(Dataset entries)
++++

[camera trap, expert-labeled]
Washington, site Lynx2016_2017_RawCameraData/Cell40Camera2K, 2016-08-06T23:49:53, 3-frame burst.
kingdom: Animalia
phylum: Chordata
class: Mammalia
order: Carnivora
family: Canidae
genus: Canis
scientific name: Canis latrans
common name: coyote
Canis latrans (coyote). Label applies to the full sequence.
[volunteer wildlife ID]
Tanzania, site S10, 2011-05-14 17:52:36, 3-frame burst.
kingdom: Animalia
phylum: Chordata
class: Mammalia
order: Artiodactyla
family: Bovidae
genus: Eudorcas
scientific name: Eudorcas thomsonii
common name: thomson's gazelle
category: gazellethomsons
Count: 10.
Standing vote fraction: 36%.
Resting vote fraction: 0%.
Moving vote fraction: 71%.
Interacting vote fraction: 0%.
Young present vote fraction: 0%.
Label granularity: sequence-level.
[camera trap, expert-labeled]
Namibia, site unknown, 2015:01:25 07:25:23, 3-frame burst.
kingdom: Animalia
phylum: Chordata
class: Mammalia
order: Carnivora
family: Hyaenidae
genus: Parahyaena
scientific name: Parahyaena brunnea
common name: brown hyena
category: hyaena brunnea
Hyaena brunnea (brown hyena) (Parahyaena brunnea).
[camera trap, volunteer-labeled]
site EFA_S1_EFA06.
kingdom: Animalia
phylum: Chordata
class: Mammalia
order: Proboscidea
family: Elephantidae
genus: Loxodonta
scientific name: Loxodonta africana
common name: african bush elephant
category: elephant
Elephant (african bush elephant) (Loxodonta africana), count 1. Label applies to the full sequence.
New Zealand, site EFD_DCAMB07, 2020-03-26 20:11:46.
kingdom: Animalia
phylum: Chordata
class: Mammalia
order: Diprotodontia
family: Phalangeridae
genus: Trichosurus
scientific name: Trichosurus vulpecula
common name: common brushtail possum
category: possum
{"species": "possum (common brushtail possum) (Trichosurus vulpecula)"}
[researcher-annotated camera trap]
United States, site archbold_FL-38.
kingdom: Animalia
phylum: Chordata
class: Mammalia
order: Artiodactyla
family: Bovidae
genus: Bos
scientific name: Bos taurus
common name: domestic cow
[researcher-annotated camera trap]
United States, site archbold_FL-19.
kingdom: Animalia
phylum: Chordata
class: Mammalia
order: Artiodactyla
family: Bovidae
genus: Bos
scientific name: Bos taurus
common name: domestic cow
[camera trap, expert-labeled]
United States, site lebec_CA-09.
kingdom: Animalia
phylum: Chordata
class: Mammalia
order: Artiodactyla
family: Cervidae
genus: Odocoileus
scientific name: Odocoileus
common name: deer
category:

++++

TASK ITEM: Where a line of the data above includes "fraction", copy that line.

SOLUTION BELOW:
Standing vote fraction: 36%.
Resting vote fraction: 0%.
Moving vote fraction: 71%.
Interacting vote fraction: 0%.
Young present vote fraction: 0%.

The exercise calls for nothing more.